The avaricious need to be held accountable for negligent, abusive, and even criminal conditions that they have fostered and that have contributed to Covid-19’s terrible toll on nursing homes and their ilk.
Instead, as the Washington Post reported, the facilities’ owners and operators are seeking — and in notable cases have received — undeserved legal protections. As the newspaper reported:
“The push to protect the industry has played out in state capitols across the country. Industry associations have appealed to the governors of Florida, Maine, Pennsylvania, and Tennessee, among others … In New York, a massive state budget bill in early April included an immunity provision covering homes and workers … A spokesperson for [the governor] said that the provision does not excuse gross negligence and that it was passed when officials were worried about running out of critical care beds … Since the pandemic began, about 20 states have approved immunity orders, most shielding both companies and employees. Some states, including California and Florida, have resisted calls for action. Others, including Maryland, already had some form of immunity in place during emergencies. Industry groups also contacted national lawmakers …”

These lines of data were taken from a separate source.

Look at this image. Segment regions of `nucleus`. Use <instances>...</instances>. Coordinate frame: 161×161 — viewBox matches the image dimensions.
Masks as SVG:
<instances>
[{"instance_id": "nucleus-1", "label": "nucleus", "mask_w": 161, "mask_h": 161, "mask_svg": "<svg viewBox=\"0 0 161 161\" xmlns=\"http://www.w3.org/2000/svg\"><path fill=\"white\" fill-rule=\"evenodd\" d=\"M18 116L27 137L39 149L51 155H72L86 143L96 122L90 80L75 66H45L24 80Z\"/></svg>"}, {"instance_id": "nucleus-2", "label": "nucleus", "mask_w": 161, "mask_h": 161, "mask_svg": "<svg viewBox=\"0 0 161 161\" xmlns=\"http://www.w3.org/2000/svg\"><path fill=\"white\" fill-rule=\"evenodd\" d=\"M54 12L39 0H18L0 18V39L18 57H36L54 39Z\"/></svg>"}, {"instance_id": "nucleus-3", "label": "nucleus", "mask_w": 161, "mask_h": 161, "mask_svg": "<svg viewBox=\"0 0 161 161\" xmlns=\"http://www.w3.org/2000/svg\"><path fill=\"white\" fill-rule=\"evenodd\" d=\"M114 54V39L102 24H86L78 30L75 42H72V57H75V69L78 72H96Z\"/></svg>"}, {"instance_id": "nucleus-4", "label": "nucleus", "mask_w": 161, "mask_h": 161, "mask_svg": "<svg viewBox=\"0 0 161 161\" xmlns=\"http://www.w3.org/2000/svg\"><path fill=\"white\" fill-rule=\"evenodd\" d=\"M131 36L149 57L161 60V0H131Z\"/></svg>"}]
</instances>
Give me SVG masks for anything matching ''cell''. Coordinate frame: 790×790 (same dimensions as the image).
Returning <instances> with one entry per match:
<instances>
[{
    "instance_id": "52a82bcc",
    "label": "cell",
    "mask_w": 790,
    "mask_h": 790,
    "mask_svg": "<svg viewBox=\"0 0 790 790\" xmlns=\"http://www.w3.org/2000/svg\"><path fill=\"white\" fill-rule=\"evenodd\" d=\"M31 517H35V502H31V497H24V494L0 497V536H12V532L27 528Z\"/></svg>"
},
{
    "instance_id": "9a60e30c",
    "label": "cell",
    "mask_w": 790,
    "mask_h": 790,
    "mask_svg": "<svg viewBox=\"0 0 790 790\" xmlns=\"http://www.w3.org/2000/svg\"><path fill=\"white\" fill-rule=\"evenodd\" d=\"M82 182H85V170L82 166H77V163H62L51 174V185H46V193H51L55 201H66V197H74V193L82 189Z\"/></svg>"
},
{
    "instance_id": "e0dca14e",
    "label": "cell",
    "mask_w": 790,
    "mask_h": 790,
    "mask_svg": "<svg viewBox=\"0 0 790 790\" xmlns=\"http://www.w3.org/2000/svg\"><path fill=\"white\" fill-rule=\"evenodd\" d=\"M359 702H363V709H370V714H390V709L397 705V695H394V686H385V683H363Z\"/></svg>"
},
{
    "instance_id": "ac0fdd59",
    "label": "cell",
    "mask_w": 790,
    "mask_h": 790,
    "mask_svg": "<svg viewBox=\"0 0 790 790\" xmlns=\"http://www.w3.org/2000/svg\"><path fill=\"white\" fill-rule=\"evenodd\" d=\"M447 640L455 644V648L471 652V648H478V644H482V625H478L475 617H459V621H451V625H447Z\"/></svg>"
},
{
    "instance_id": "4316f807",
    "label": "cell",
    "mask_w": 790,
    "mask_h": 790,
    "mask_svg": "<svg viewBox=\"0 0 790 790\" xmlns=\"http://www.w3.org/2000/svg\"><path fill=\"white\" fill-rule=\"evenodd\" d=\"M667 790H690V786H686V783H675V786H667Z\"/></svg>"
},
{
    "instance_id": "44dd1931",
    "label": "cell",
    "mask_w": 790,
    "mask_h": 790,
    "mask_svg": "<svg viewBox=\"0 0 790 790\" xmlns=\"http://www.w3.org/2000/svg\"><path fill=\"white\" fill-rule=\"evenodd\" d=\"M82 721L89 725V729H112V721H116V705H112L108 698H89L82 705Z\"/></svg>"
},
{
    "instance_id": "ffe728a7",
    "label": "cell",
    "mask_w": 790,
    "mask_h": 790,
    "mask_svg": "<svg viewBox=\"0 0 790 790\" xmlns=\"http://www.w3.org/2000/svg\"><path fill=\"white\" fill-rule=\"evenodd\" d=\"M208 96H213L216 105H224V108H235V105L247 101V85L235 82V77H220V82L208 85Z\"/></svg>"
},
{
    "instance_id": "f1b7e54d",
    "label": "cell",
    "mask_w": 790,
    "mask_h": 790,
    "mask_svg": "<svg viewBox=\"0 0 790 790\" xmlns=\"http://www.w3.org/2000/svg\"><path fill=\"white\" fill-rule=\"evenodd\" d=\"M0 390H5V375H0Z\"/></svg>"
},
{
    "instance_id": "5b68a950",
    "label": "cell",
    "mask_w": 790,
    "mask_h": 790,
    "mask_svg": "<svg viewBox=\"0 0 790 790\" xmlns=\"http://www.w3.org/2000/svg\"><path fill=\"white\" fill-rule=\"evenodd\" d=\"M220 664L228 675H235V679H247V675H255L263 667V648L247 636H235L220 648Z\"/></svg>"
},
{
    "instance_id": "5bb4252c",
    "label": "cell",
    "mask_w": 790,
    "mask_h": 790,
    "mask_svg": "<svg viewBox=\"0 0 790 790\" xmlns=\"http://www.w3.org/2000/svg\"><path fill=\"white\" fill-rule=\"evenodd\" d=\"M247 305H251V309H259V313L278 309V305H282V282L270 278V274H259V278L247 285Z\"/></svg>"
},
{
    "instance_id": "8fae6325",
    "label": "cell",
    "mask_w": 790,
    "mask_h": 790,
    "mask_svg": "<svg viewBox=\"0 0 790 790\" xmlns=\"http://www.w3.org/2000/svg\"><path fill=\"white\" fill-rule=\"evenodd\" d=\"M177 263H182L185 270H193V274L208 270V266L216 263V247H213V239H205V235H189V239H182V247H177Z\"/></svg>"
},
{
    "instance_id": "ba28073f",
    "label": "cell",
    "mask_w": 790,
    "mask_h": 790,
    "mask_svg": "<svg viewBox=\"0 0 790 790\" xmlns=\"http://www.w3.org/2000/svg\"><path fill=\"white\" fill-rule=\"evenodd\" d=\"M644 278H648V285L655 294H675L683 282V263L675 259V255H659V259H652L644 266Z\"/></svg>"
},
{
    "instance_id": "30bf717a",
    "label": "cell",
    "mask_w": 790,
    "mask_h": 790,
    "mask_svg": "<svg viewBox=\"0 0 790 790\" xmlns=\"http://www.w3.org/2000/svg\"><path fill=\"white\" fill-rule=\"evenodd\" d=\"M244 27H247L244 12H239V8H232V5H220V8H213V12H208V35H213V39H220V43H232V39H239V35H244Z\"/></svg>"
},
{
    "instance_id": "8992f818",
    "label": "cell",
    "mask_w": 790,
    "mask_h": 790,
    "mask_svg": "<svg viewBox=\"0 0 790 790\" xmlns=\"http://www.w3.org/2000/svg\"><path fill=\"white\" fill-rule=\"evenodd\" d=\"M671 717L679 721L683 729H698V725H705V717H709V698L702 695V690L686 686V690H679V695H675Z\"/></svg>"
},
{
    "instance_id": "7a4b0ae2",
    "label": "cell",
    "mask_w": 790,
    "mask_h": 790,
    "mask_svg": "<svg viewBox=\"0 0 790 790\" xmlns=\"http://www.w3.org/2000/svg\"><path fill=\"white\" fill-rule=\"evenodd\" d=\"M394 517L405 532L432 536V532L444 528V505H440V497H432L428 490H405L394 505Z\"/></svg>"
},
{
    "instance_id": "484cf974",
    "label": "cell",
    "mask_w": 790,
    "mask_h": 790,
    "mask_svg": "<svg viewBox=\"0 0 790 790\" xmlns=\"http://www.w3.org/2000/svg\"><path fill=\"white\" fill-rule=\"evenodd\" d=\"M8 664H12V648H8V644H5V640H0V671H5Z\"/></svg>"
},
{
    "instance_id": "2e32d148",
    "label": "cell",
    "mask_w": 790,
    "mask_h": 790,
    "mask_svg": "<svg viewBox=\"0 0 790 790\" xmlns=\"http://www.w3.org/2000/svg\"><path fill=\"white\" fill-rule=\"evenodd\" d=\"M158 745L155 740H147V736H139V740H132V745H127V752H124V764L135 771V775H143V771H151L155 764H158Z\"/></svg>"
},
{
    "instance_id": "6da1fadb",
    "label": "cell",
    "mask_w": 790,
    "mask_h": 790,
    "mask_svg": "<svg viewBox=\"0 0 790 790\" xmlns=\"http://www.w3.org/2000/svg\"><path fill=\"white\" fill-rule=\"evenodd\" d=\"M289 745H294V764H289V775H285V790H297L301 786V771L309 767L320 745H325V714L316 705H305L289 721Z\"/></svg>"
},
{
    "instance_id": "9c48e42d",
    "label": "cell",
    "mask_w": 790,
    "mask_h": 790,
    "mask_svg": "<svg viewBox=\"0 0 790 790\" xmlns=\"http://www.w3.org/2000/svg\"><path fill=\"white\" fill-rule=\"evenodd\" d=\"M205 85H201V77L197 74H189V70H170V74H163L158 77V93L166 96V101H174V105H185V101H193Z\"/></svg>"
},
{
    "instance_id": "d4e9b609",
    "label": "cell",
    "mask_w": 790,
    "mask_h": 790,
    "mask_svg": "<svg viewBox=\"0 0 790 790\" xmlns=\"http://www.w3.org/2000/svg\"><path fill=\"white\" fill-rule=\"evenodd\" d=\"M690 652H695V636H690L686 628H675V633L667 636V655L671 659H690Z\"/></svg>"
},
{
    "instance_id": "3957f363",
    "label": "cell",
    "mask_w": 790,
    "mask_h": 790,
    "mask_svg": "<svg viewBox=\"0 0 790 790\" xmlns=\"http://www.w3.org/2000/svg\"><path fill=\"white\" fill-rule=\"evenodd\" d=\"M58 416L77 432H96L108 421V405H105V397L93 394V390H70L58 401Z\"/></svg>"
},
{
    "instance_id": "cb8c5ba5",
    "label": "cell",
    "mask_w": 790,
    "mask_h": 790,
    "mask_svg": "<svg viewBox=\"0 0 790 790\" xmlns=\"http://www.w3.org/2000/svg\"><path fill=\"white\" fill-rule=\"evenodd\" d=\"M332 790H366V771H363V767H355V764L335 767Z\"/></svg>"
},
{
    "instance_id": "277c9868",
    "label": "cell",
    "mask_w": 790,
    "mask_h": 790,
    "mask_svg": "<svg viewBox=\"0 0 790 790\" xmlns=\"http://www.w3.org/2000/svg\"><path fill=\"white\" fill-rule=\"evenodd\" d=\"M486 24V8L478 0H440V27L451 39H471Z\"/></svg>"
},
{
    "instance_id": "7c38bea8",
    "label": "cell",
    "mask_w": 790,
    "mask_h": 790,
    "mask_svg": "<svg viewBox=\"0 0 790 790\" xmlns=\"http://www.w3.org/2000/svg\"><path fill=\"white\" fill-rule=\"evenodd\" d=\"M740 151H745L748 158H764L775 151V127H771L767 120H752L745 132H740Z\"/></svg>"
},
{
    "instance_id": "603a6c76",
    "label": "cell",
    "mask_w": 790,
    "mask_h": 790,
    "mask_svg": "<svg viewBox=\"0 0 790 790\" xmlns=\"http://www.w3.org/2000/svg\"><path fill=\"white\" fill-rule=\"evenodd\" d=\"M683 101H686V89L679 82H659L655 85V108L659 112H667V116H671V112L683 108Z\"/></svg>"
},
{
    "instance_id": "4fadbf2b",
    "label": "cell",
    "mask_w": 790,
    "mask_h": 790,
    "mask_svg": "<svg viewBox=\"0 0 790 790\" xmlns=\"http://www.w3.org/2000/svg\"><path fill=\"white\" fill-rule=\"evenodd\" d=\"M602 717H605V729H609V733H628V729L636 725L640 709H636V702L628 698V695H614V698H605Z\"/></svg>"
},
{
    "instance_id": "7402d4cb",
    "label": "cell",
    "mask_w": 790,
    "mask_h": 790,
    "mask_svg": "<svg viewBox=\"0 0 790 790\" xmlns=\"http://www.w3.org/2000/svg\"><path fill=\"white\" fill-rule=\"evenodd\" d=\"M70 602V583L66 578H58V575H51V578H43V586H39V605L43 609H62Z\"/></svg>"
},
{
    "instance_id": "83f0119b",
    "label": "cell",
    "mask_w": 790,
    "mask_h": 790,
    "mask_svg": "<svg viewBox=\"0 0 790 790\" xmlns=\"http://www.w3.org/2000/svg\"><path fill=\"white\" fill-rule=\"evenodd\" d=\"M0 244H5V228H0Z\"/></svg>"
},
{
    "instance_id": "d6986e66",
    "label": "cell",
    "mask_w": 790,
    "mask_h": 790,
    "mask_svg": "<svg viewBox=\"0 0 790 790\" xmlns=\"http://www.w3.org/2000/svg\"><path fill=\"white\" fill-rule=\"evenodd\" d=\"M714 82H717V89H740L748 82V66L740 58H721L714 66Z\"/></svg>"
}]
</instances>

Taxpayers should make clear to lawmakers that the owners and operators of nursing homes and other long-term care facilities should not be given a “get out of jail for free” card, especially if, at the same time, they plead for billions of dollars in public aid to protect fragile residents — as they should have from the start.
The owners and operators continued, fumbling efforts to safeguard the vulnerable further speaks to why the public should find their record unacceptable if not reprehensible. They shrugged and claimed they did the best they could in uncertain, bad circumstance. They have had weeks now to deal with a miserable situation, and they — along with politicians and regulators — cannot keep saying “We’re trying, but somebody else needs to help.” We have much work to do to ensure that immunity and impunity do not become a sickening and lethal standard for how we let institutions treat the old, sick, disabled, and injured.